Thursday, October 24, 2013

Improve Your Speech & Diction

A mumbling speaker won't be given much credit by his listeners.


If you want to be taken seriously in the business world, you must be able to speak with clarity and confidence. Many people get through school without putting enough time in improving their public speaking skills. As a result, when they have to speak to coworkers, pitch products or make presentations, they lack the skills that make truly effective business people stand out. Fortunately, becoming a better public speaker is not hard; it just requires regular practice of a few key techniques.


Instructions


1. Slow down when speaking and practicing your diction exercises. Go too fast and you risk mumbling and muddling the parts of the words that need to be clearly defined. Take your time and concentrate on clarity, and eventually you will be able to speak clearly and quickly.


2. Work on pronouncing the hard consonants in words with clarity. You don't need to punch them; just make sure they are precise and that they don't blend into other words. Practice saying the following lines from Gilbert and Sullivan's "The Mikado" to work on consonants: "To sit in solemn silence in a dull, dark dock, in a pestilential prison with a lifelong lock, awaiting the sensation of a short, sharp shock, from a cheap and chippy chopper on a big, black block."

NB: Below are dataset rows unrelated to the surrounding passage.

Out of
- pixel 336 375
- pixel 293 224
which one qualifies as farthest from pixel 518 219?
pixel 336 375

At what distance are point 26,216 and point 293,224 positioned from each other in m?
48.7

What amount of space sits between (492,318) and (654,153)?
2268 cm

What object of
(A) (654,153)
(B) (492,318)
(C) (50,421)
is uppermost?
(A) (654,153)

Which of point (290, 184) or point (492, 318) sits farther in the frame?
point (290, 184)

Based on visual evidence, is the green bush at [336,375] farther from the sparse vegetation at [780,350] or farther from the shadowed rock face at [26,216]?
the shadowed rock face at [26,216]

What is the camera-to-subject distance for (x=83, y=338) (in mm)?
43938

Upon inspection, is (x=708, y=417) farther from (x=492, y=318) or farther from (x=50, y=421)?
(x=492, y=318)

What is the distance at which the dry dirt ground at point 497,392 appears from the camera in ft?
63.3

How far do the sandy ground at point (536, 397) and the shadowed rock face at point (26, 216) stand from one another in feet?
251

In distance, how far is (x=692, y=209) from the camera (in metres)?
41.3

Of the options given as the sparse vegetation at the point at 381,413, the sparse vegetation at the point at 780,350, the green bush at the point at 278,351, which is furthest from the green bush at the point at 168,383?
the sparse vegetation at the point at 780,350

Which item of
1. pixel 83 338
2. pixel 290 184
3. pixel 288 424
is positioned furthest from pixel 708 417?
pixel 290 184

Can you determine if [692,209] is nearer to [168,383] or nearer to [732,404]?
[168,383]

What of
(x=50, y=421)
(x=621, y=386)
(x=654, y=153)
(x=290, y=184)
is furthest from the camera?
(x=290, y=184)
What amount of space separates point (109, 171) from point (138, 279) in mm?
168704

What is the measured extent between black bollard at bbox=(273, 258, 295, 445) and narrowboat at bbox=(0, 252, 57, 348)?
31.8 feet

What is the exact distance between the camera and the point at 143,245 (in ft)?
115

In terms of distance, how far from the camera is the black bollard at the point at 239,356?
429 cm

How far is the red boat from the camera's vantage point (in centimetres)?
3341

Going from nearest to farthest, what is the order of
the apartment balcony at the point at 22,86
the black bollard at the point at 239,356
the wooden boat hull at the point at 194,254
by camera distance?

3. Practice the following exercise to help get your mouth mobile. Exaggerate the movements to try and get your mouth working extra hard in order to build the muscles. Say, "The tip of the tongue, the teeth, the teeth, the lip, the lips" and repeat the phrase over and over. Try to build up speed, but never at the expense of clarity.


4. Practice repetitive diction exercises. Take a short phrase and repeat it over and over without letting the clarity waver through each repetition. Try the classic example of "red leather, yellow leather." Other good ones include "unique New York" and "lemon liniment."